Everett, though, can tell the difference in talent practicing with the first team. He said there’s a different progression when reading Cousins compared to backup Colt McCoy. The speed and timing are different.

“That’s why they’re starters,” he said.

And Everett will still be a core member of the Redskins’ special teams. Against the Ravens, Everett went out for the coin toss to represent the unit. Everett said it was an honor Gruden chose him to go out there. It was another sign of trust Everett could lead the group.

Everett likes special teams for two reasons: his career started there and he gets to “throw it out there for the seven seconds that most of the plays are.”

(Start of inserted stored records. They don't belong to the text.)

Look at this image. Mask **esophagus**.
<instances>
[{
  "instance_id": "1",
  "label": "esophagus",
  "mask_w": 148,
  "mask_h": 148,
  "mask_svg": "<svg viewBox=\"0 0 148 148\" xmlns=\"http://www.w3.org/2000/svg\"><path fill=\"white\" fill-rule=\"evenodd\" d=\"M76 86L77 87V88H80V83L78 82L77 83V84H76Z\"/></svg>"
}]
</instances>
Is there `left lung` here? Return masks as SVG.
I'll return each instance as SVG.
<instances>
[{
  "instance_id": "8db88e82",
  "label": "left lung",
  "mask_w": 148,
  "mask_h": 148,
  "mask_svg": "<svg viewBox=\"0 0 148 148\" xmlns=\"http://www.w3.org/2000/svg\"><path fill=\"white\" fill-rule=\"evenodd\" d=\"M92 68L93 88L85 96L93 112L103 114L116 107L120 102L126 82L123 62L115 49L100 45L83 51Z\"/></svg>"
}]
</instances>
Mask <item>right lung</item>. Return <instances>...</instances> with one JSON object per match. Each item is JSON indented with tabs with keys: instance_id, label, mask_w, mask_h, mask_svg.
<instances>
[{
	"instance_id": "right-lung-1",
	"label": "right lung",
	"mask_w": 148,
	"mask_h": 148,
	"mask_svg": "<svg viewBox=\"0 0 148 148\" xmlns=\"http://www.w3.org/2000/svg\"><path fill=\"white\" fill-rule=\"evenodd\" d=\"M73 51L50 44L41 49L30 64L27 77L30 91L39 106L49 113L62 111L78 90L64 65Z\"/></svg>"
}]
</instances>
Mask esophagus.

In fact, Everett’s career might be defined by one special teams play he had last season. In December, Everett leveled Philadelphia Eagles running back Darren Sproles on a punt return.

The hit drew a $48,000 fine and many were quick to call Everett a dirty player. He maintains that he isn’t one and it was a bang-bang play. The play was a learning experience for him, as well. People, he said, are going to say what they want.

There’s a conundrum Everett faced, too. Does he have to hesitate for a split second so he can time the hit just right? If the punt returner doesn’t call for a fair catch, is he supposed to ease off? 

“The play all-around was a tough play,” he said. “It was unfortunate what happened, but it’s hard to say I would do anything different if I went back.”

Everett said if anything from the play sticks with him, it’s the fans eager to criticize him.

“Oh I still hear about it,” Everett said. “I’m definitely ready for Week 1.”